To do → Print every line below without adding or leaving out a single word.

[Stored entries]
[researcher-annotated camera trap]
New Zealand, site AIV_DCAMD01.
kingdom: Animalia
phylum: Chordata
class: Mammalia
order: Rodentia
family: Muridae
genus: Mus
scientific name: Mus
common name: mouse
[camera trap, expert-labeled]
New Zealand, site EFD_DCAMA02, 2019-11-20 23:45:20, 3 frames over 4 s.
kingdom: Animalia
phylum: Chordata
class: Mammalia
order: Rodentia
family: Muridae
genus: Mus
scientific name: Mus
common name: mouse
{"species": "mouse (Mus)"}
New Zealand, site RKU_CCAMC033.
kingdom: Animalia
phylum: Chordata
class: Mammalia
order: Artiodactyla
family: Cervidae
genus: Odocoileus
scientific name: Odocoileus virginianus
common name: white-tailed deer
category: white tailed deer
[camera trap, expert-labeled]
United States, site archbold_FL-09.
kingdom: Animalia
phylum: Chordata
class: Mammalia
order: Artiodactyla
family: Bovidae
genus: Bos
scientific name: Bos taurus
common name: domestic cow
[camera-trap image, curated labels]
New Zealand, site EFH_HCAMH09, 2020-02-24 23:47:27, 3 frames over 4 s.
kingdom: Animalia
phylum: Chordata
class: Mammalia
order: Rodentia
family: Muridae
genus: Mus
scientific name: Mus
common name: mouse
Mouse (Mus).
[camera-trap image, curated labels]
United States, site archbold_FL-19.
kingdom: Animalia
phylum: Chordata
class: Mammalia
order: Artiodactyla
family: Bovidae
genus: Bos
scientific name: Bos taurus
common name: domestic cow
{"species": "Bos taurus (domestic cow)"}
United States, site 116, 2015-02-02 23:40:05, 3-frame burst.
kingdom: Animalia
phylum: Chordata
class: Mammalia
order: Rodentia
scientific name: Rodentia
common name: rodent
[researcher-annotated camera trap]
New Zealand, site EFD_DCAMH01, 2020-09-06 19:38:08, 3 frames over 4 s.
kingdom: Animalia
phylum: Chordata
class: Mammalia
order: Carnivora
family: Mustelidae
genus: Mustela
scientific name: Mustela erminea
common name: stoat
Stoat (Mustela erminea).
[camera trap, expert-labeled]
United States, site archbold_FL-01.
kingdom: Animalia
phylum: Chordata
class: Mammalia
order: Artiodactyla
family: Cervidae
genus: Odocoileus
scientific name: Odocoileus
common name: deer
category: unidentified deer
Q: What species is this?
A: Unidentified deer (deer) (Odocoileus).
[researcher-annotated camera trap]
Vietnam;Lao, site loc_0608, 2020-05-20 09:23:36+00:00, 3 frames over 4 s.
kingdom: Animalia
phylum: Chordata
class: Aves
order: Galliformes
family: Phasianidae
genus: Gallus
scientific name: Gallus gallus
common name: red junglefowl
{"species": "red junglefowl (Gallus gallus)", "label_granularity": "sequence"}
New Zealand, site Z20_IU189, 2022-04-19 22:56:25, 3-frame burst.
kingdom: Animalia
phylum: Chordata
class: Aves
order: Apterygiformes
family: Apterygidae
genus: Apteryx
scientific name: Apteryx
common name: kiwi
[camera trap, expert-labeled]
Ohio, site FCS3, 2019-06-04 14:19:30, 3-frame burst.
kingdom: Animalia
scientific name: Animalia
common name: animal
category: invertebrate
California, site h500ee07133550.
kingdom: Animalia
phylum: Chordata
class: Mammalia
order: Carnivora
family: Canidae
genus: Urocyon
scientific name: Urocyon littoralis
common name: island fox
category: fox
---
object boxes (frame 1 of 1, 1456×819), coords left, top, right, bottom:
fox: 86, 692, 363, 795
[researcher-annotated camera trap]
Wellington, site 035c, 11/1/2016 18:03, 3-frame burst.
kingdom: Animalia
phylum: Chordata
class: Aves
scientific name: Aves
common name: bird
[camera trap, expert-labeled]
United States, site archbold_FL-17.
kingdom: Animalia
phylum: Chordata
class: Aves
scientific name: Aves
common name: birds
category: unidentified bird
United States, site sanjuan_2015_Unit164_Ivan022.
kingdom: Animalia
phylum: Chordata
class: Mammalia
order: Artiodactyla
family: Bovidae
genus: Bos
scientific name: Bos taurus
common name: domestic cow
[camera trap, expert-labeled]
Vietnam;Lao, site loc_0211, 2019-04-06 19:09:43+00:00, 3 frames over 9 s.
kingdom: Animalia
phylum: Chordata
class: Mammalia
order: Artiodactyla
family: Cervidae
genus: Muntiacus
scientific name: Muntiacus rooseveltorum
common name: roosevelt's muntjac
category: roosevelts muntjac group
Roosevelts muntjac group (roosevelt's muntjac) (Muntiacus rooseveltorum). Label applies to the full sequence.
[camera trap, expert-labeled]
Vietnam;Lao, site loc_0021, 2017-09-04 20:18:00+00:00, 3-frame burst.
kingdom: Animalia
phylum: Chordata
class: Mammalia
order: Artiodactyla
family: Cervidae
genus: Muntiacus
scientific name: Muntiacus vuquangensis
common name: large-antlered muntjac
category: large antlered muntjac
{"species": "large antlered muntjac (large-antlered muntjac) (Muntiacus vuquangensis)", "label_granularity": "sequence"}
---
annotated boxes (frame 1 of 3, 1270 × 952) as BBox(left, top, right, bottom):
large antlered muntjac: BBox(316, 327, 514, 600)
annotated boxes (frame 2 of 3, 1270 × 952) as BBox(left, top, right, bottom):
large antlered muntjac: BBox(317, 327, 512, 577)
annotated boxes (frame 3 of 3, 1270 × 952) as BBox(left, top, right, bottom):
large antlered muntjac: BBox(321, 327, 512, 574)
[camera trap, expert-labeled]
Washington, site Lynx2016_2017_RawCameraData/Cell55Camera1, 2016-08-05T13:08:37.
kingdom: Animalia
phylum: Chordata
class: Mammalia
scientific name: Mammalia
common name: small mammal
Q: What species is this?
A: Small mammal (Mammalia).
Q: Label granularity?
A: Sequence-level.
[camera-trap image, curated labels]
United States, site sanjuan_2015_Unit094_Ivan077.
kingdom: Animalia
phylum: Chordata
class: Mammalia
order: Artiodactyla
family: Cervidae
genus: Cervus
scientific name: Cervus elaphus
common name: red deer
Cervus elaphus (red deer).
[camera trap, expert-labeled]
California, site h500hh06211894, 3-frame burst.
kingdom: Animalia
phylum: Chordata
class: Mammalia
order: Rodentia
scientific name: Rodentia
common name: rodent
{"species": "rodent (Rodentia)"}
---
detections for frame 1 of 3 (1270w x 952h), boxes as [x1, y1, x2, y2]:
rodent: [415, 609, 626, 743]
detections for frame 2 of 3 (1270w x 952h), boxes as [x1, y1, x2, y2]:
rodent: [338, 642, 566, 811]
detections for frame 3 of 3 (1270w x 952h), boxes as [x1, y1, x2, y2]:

Result →
[researcher-annotated camera trap]
New Zealand, site AIV_DCAMD01.
kingdom: Animalia
phylum: Chordata
class: Mammalia
order: Rodentia
family: Muridae
genus: Mus
scientific name: Mus
common name: mouse
[camera trap, expert-labeled]
New Zealand, site EFD_DCAMA02, 2019-11-20 23:45:20, 3 frames over 4 s.
kingdom: Animalia
phylum: Chordata
class: Mammalia
order: Rodentia
family: Muridae
genus: Mus
scientific name: Mus
common name: mouse
{"species": "mouse (Mus)"}
New Zealand, site RKU_CCAMC033.
kingdom: Animalia
phylum: Chordata
class: Mammalia
order: Artiodactyla
family: Cervidae
genus: Odocoileus
scientific name: Odocoileus virginianus
common name: white-tailed deer
category: white tailed deer
[camera trap, expert-labeled]
United States, site archbold_FL-09.
kingdom: Animalia
phylum: Chordata
class: Mammalia
order: Artiodactyla
family: Bovidae
genus: Bos
scientific name: Bos taurus
common name: domestic cow
[camera-trap image, curated labels]
New Zealand, site EFH_HCAMH09, 2020-02-24 23:47:27, 3 frames over 4 s.
kingdom: Animalia
phylum: Chordata
class: Mammalia
order: Rodentia
family: Muridae
genus: Mus
scientific name: Mus
common name: mouse
Mouse (Mus).
[camera-trap image, curated labels]
United States, site archbold_FL-19.
kingdom: Animalia
phylum: Chordata
class: Mammalia
order: Artiodactyla
family: Bovidae
genus: Bos
scientific name: Bos taurus
common name: domestic cow
{"species": "Bos taurus (domestic cow)"}
United States, site 116, 2015-02-02 23:40:05, 3-frame burst.
kingdom: Animalia
phylum: Chordata
class: Mammalia
order: Rodentia
scientific name: Rodentia
common name: rodent
[researcher-annotated camera trap]
New Zealand, site EFD_DCAMH01, 2020-09-06 19:38:08, 3 frames over 4 s.
kingdom: Animalia
phylum: Chordata
class: Mammalia
order: Carnivora
family: Mustelidae
genus: Mustela
scientific name: Mustela erminea
common name: stoat
Stoat (Mustela erminea).
[camera trap, expert-labeled]
United States, site archbold_FL-01.
kingdom: Animalia
phylum: Chordata
class: Mammalia
order: Artiodactyla
family: Cervidae
genus: Odocoileus
scientific name: Odocoileus
common name: deer
category: unidentified deer
Q: What species is this?
A: Unidentified deer (deer) (Odocoileus).
[researcher-annotated camera trap]
Vietnam;Lao, site loc_0608, 2020-05-20 09:23:36+00:00, 3 frames over 4 s.
kingdom: Animalia
phylum: Chordata
class: Aves
order: Galliformes
family: Phasianidae
genus: Gallus
scientific name: Gallus gallus
common name: red junglefowl
{"species": "red junglefowl (Gallus gallus)", "label_granularity": "sequence"}
New Zealand, site Z20_IU189, 2022-04-19 22:56:25, 3-frame burst.
kingdom: Animalia
phylum: Chordata
class: Aves
order: Apterygiformes
family: Apterygidae
genus: Apteryx
scientific name: Apteryx
common name: kiwi
[camera trap, expert-labeled]
Ohio, site FCS3, 2019-06-04 14:19:30, 3-frame burst.
kingdom: Animalia
scientific name: Animalia
common name: animal
category: invertebrate
California, site h500ee07133550.
kingdom: Animalia
phylum: Chordata
class: Mammalia
order: Carnivora
family: Canidae
genus: Urocyon
scientific name: Urocyon littoralis
common name: island fox
category: fox
---
object boxes (frame 1 of 1, 1456×819), coords left, top, right, bottom:
fox: 86, 692, 363, 795
[researcher-annotated camera trap]
Wellington, site 035c, 11/1/2016 18:03, 3-frame burst.
kingdom: Animalia
phylum: Chordata
class: Aves
scientific name: Aves
common name: bird
[camera trap, expert-labeled]
United States, site archbold_FL-17.
kingdom: Animalia
phylum: Chordata
class: Aves
scientific name: Aves
common name: birds
category: unidentified bird
United States, site sanjuan_2015_Unit164_Ivan022.
kingdom: Animalia
phylum: Chordata
class: Mammalia
order: Artiodactyla
family: Bovidae
genus: Bos
scientific name: Bos taurus
common name: domestic cow
[camera trap, expert-labeled]
Vietnam;Lao, site loc_0211, 2019-04-06 19:09:43+00:00, 3 frames over 9 s.
kingdom: Animalia
phylum: Chordata
class: Mammalia
order: Artiodactyla
family: Cervidae
genus: Muntiacus
scientific name: Muntiacus rooseveltorum
common name: roosevelt's muntjac
category: roosevelts muntjac group
Roosevelts muntjac group (roosevelt's muntjac) (Muntiacus rooseveltorum). Label applies to the full sequence.
[camera trap, expert-labeled]
Vietnam;Lao, site loc_0021, 2017-09-04 20:18:00+00:00, 3-frame burst.
kingdom: Animalia
phylum: Chordata
class: Mammalia
order: Artiodactyla
family: Cervidae
genus: Muntiacus
scientific name: Muntiacus vuquangensis
common name: large-antlered muntjac
category: large antlered muntjac
{"species": "large antlered muntjac (large-antlered muntjac) (Muntiacus vuquangensis)", "label_granularity": "sequence"}
---
annotated boxes (frame 1 of 3, 1270 × 952) as BBox(left, top, right, bottom):
large antlered muntjac: BBox(316, 327, 514, 600)
annotated boxes (frame 2 of 3, 1270 × 952) as BBox(left, top, right, bottom):
large antlered muntjac: BBox(317, 327, 512, 577)
annotated boxes (frame 3 of 3, 1270 × 952) as BBox(left, top, right, bottom):
large antlered muntjac: BBox(321, 327, 512, 574)
[camera trap, expert-labeled]
Washington, site Lynx2016_2017_RawCameraData/Cell55Camera1, 2016-08-05T13:08:37.
kingdom: Animalia
phylum: Chordata
class: Mammalia
scientific name: Mammalia
common name: small mammal
Q: What species is this?
A: Small mammal (Mammalia).
Q: Label granularity?
A: Sequence-level.
[camera-trap image, curated labels]
United States, site sanjuan_2015_Unit094_Ivan077.
kingdom: Animalia
phylum: Chordata
class: Mammalia
order: Artiodactyla
family: Cervidae
genus: Cervus
scientific name: Cervus elaphus
common name: red deer
Cervus elaphus (red deer).
[camera trap, expert-labeled]
California, site h500hh06211894, 3-frame burst.
kingdom: Animalia
phylum: Chordata
class: Mammalia
order: Rodentia
scientific name: Rodentia
common name: rodent
{"species": "rodent (Rodentia)"}
---
detections for frame 1 of 3 (1270w x 952h), boxes as [x1, y1, x2, y2]:
rodent: [415, 609, 626, 743]
detections for frame 2 of 3 (1270w x 952h), boxes as [x1, y1, x2, y2]:
rodent: [338, 642, 566, 811]
detections for frame 3 of 3 (1270w x 952h), boxes as [x1, y1, x2, y2]:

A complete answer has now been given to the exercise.